Entries on spatial positioning
--------------------
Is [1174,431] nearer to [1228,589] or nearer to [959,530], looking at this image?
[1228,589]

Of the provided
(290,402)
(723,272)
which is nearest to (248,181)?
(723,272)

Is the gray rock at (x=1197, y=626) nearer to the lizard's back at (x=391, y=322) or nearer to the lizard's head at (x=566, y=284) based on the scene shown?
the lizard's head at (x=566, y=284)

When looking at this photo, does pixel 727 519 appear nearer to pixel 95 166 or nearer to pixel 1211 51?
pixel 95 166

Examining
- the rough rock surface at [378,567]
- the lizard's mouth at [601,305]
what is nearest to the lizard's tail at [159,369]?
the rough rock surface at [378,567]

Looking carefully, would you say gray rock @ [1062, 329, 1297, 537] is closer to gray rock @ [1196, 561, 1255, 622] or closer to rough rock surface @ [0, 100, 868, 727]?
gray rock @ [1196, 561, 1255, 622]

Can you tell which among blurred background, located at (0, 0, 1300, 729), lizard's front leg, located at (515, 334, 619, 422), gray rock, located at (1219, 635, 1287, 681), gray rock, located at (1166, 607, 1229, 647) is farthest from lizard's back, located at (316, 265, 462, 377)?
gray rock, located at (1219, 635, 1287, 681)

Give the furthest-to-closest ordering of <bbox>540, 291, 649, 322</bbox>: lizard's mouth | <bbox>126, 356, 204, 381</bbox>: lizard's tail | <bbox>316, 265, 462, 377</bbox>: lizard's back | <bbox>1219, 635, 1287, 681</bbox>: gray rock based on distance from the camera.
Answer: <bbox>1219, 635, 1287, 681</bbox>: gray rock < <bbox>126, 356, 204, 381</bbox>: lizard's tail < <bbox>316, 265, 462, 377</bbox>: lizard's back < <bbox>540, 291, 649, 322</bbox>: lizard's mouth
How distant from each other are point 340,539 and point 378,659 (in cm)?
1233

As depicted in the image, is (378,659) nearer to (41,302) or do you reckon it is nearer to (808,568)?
--------------------
- [Instructions to follow]
Output the complete data exactly as written.

- [Answer below]
Is [1174,431] nearer to [1228,589] or nearer to [959,530], looking at this image?
[1228,589]

Of the provided
(290,402)
(723,272)
which is nearest to (248,181)?
(723,272)

Is the gray rock at (x=1197, y=626) nearer to the lizard's back at (x=391, y=322) or nearer to the lizard's head at (x=566, y=284) based on the scene shown?
the lizard's head at (x=566, y=284)

When looking at this photo, does pixel 727 519 appear nearer to pixel 95 166 or nearer to pixel 1211 51?
pixel 95 166

Examining
- the rough rock surface at [378,567]
- the lizard's mouth at [601,305]
what is nearest to the lizard's tail at [159,369]?
the rough rock surface at [378,567]

Looking carefully, would you say gray rock @ [1062, 329, 1297, 537] is closer to gray rock @ [1196, 561, 1255, 622] or closer to rough rock surface @ [0, 100, 868, 727]?
gray rock @ [1196, 561, 1255, 622]

Can you tell which among blurred background, located at (0, 0, 1300, 729), lizard's front leg, located at (515, 334, 619, 422), gray rock, located at (1219, 635, 1287, 681), gray rock, located at (1166, 607, 1229, 647) is farthest from lizard's back, located at (316, 265, 462, 377)?
gray rock, located at (1219, 635, 1287, 681)

Give the furthest-to-closest ordering of <bbox>540, 291, 649, 322</bbox>: lizard's mouth | <bbox>126, 356, 204, 381</bbox>: lizard's tail | <bbox>316, 265, 462, 377</bbox>: lizard's back | <bbox>1219, 635, 1287, 681</bbox>: gray rock based on distance from the camera.
Answer: <bbox>1219, 635, 1287, 681</bbox>: gray rock < <bbox>126, 356, 204, 381</bbox>: lizard's tail < <bbox>316, 265, 462, 377</bbox>: lizard's back < <bbox>540, 291, 649, 322</bbox>: lizard's mouth
How distant from each other are point 340,539 and point 378,659 (in cm)?
1233

As depicted in the image, is (378,659) nearer to (41,302) or do you reckon it is nearer to (808,568)?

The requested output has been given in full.